What if you are deriving a general solution, not just for specific numbers? There is nothing to guess then, because some forces could point either way, depending on some free parameters.

But even for specific numbers your 'fixing the diagram' seems rather unnecessary and confusing:

You want to modify the diagram by flipping the arrows of forces that are negative in the solution? But then the diagram is no longer consistent with the computation and solution, which were based on the original diagram.

You could draw a second diagram, and present it along with a solution that contains only positive numbers, so these two are consistent. But since this offers little additional information, I would see it as optional, not required.

 

[A.T.]

I would like to know how we should choose the shape of the pivot in this figure to control orange colored x-force pair magnitude ?

Are these rigid bodies? Then the equal but opposed orange colored x-force pair is indeterminate: These two forces can have any magnitude (within limits of material strength and friction(?) on the "pivot").

If you want to consider deformation, then it's much more complicated and requires the material properties. And what do you mean by "to control"?

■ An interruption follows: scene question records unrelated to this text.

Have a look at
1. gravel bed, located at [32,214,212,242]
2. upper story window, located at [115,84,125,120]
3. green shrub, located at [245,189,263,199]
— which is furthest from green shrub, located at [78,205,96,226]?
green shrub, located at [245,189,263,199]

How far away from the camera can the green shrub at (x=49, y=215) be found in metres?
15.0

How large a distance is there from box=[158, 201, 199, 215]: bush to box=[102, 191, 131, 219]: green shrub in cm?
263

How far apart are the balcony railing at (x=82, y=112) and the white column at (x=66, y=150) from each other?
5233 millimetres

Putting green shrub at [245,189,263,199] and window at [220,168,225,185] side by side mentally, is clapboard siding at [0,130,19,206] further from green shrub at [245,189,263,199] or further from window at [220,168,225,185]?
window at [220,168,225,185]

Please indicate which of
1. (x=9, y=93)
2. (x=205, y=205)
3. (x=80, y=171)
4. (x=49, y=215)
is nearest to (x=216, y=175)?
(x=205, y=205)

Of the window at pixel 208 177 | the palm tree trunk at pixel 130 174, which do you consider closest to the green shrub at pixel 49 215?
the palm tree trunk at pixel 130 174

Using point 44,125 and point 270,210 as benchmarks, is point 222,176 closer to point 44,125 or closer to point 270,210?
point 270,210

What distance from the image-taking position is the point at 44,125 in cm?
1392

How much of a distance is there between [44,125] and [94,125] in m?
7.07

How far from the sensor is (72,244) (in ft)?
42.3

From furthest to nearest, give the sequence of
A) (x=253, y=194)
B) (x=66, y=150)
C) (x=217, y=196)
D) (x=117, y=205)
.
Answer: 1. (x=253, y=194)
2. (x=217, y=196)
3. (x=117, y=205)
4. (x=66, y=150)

I think you should start a new thread on this.

 

[anuttarasammyak]

The touch of theta diagonal rod to the horizontal rod generate theta force whose horizontal component decides magnitude of F. Is it obvious? Does touch angle matter? I am considering #51 for it.

 

[A.T.]

The touch of theta diagonal rod to the horizontal rod generate theta force whose horizontal component decides magnitude of F. Is it obvious? I am considering #51 for it.

No, it's not obvious. There is no diagonal rod or theta in post #51.

 

[kuruman]

In survey of "the only horizontal bar" model, I would like to know how we should choose the shape of the pivot in this figure to control orange colored x-force pair magnitude ? I should appreciate it if you could warn me the setting failure.

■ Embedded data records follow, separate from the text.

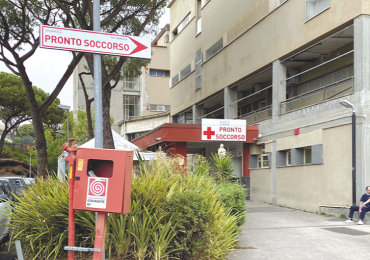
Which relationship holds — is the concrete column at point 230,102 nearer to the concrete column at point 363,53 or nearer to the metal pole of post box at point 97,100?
the concrete column at point 363,53

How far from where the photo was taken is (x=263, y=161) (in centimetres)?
2102

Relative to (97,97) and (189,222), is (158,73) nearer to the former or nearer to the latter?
(189,222)

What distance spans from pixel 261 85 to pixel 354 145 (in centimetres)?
1184

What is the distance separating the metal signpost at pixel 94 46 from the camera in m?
5.55

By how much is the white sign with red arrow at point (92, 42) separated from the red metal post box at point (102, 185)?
1.41 metres

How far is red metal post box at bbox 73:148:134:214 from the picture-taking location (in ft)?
17.9

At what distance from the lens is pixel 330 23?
15766mm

I agree with @A.T. 's suggestion

I think you should start a new thread on this.

 

[haruspex]

draw forces in the direction they physically act.

This is a common misconception. When you draw a force in an FBD, the direction shown only says which direction you are taking as positive. The equations written from it can then be checked against the diagram. One should not normally care, when drawing the diagram, which way it really acts.
A common approach is to pick X and Y Cartesian coordinates and express every force as its components in those directions. Doing that, it is customary to take each component as positive in the positive direction of the corresponding axis.

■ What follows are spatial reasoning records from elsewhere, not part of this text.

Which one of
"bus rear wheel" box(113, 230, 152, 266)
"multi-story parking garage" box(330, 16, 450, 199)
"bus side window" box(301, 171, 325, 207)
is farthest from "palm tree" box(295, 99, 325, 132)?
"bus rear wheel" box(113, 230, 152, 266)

Friction can be tricky. Consider a mass m lying on a rough horizontal surface, acted upon by opposing horizontal forces F1, F2. Taking F1 as positive left, F2 as positive right and acceleration as positive right, what do we do with the $\mu mg$ term?
Putting aside the difficulty of not knowing whether it will slide at all (if that bothers you, consider quadratic drag instead), there are two cases for when it does.
If F2>F1 then $F2-F1-\mu mg=ma$.
If F2<F1 then $F1-F2-\mu mg=-ma$.
In general, $\mu mg=|F2-F1-ma|$.
Note that the issue is not that we chose an arbitrary direction as positive for the acceleration; it is that we cannot predict which way friction acts.

 

[anuttarasammyak]

As far as the jig is massless rigid body, the essential lengths are 0.28 m and 0.16 cot 55 m. The diagonal rod triangle is to give the latter length by trigonometry and plays no role in physics. If we read physics in it, we will dismay. With the latter length given, we can choose support point and angle set as we like.

 

[A.T.]

As far as the jig is massless rigid body, the essential lengths are 0.28 m and 0.16 cot 55 m.

For computing F only, yes. just like the solution in the OP already shows:

The diagonal rod triangle is to give the latter length by trigonometry and plays no role in physics. If we read physics in it, we will dismay.

Even though it's not asked, there is nothing wrong with computing the force in the diagonal rod too. I see no reason for dismay here.

 

[anuttarasammyak]

For small angle the large downward force at the wall contact point and the large upward force at the diagonal rod point both go to infinity in your calculation. Is it OK?